EXERCISE 1:
Print the passage of the government borrowing extract from "And so it is" up to and including "elsewhere to pay.", word for word.
EXERCISE 2:
Carry on the extract on government borrowing and the European debt response from the point where it stops.

EXTRACT PROVIDED:

## START

Today, the government announced further borrowing through its “Ways and Means” account. This is Her Majesty’s Government’s overdraft. As uncertainty continues and the bills mount, the overdraft provides the ability for HMG to write the cheques. As the overdraft gets bigger, the Bank of England will refinance the overdraft via Gilts. At a time of crisis it is fortunate that the Bank of England can print money; it is currently set to have bought a further £200bn of Gilts and corporate bonds by July. But will it be enough? Given that the £435bn of debt that Bank of England accumulated in various rounds of QE since 2009 have never been repaid, what is the likely political will to pay this £200bn (or more)?

And so it is in Europe. There are general warm words to help one another, but details failed to be agreed by the European finance ministers during their 16 hour teleconference on Wednesday. The European Central Bank is actively spending up to €1tn but in a potential re-run of the Euro crisis, Spain and Italy – in the eye of the humanitarian crisis – are not hearing warm words from the so called “frugal” countries in northern Europe. The Netherlands, Germany and others are not inclined to share the financial burden by having joint responsibility for new debt. Joint responsibility for debt at an instant puts an end to Eurozone crisis but there remains little likelihood that there is the political will in Germany and elsewhere to pay.

## END

PROVIDED DATA:
## START

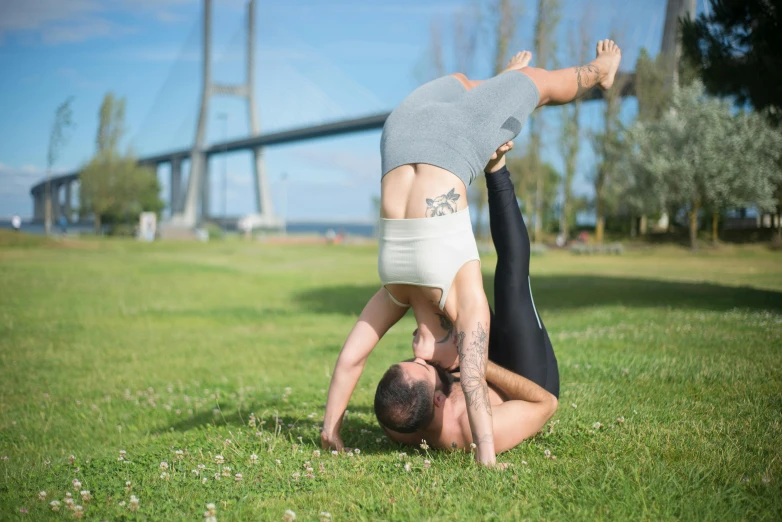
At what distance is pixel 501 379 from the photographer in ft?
13.7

## END

REPLY 1:
And so it is in Europe. There are general warm words to help one another, but details failed to be agreed by the European finance ministers during their 16 hour teleconference on Wednesday. The European Central Bank is actively spending up to €1tn but in a potential re-run of the Euro crisis, Spain and Italy – in the eye of the humanitarian crisis – are not hearing warm words from the so called “frugal” countries in northern Europe. The Netherlands, Germany and others are not inclined to share the financial burden by having joint responsibility for new debt. Joint responsibility for debt at an instant puts an end to Eurozone crisis but there remains little likelihood that there is the political will in Germany and elsewhere to pay.

REPLY 2:
But some are paying. Shareholders of some of Europe’s largest insurance companies are following the Banks and not paying dividends. But EIOPIA’s (European Insurance and Occupational Pensions Authority) writ runs less large than that of banking regulators. As we saw last week, a letter from the PRA can stop banks’ dividends and curtail bankers’ remuneration. More of a mixed bag this week from insurers that currently leaves Legal and General paying its dividend but Aviva not. Dutch insurers were advised not to pay dividends but there is a more mixed response in France.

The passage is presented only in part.